Pour un exposé des moyens de chacune des parties, il y a lieu de se référer aux conclusions précitées en application des dispositions de l’article 455 du code de procédure civile.
Par message du 6 juin 2023, le président a réouvert les débats et invité les parties à présenter leurs observations sur la circonstance que la déclaration d’appel ne vise pas le chef de demande numéroté 3 ci-dessus.
Dans une note du 6 juin 2023, l’association Initiatives rurales et MM. [P] estiment que le jugement est définitif en ce qu’il a déclaré que M. [J] est auteur d’une diffamation publique à leur égard.
Dans une note du 7 juin 2023, M. [J] fait valoir qu’au titre de l’article 954 du code de procédure civile, un « donner acte », un « constater » ou un « dire et juger » ne constitue pas une prétention, de sorte que l’appelant n’a pas vocation à les critiquer expressément dans sa déclaration d’appel, conformément à l’interprétation jurisprudentielle (Cass. 2e civ., 9 janv. 2020, n° 18-18.778). En l’espèce, la seule « déclaration » selon laquelle M. [J] serait l’auteur d’une diffamation est un moyen de fait ou de droit soulevé à l’appui des demandes indemnitaires, qui constituent seules un chef du dispositif à critiquer : à cet égard, il a critiqué sa condamnation à payer un euro et à publier le jugement sur un page Facebook personnelle.

- [Consignes]:
- 1) Traduisez en anglais cette phrase de l'extrait sur l'appel en diffamation : « Dans une note du 6 juin 2023, l'association Initiatives rurales et MM. [P] estiment que le jugement est définitif en ce qu'il a déclaré que M. [J] est auteur d'une diffamation publique à leur égard. »
- 2) Poursuivez l'extrait sur l'appel en diffamation en reprenant juste après sa dernière phrase.

- [Lignes de données]:
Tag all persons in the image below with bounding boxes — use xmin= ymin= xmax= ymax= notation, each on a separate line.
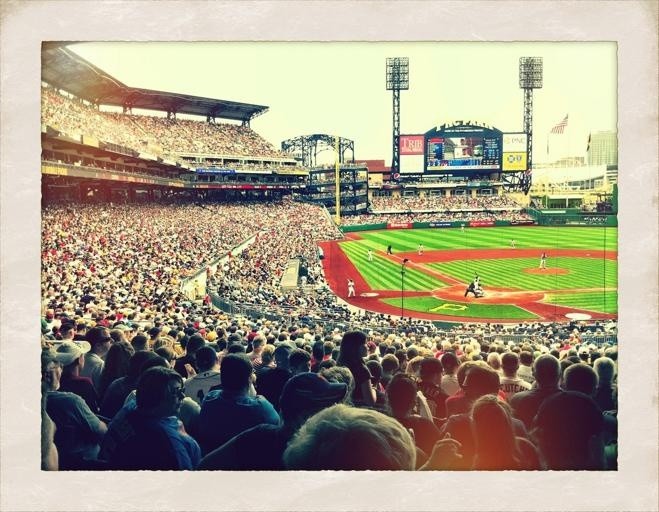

---

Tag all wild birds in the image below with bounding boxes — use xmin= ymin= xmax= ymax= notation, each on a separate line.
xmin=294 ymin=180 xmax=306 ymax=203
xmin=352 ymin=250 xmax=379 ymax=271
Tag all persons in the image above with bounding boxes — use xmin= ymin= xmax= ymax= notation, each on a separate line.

* * *

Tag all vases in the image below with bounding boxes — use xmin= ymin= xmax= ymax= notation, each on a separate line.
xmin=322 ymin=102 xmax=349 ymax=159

- [Réponses par consigne]:
- 1) In a note dated June 6, 2023, the association Initiatives rurales and Messrs. [P] contend that the judgment is final insofar as it declared that Mr. [J] is the author of a public defamation against them.

- 2)
Par message du 12 juin 2023, le président a à nouveau invité les parties à présenter leurs observations sur une omission de statuer dans le jugement critiqué.
Dans une note du 14 juin 2023, l’association Initiatives rurales et MM. [P] font valoir que la cour n’est saisie :
– ni par l’effet dévolutif de l’appel puisque le tribunal a omis de mentionner certains chefs de demande dans le dispositif de la décision ,
– ni par une requête en omission de statuer
pour en conclure qu’elle n’est donc aucunement saisie des demandes indemnitaires formulées par M. [J] et ne pourra ainsi que confirmer le jugement, ne serait- ce que par adoption de motifs.
Dans sa note du 14 juin 2023, M. [J] présente à la cour une demande de réparation de l’omission de statuer affectant le jugement critiqué, pour qu’il soit statué en appel sur les demandes qu’il a formées au titre d’une action abusive, d’une atteinte à sa vie privée et des frais irrépétibles qu’il a exposés.
MOTIFS DE LA DÉCISION
Sur l’étendue de l’effet dévolutif de l’appel :
En application de l’article 562 du code de procédure civile, l’appel défère à la cour d’appel les chefs de jugement qu’il critique expressément, ainsi que ceux qui en dépendent, lesquels s’entendent de ceux qui sont la conséquences des chefs expressément critiqués. Il appartient à la cour d’appel de rechercher l’existence d’un lien de dépendance entre les chefs de jugement pour déterminer si le chef critiqué dépend d’un chef dévolu. Et si tel n’est pas le cas, la cour d’appel doit constater l’absence d’effet dévolutif, sans pouvoir prononcer l’irrecevabilité de la demande.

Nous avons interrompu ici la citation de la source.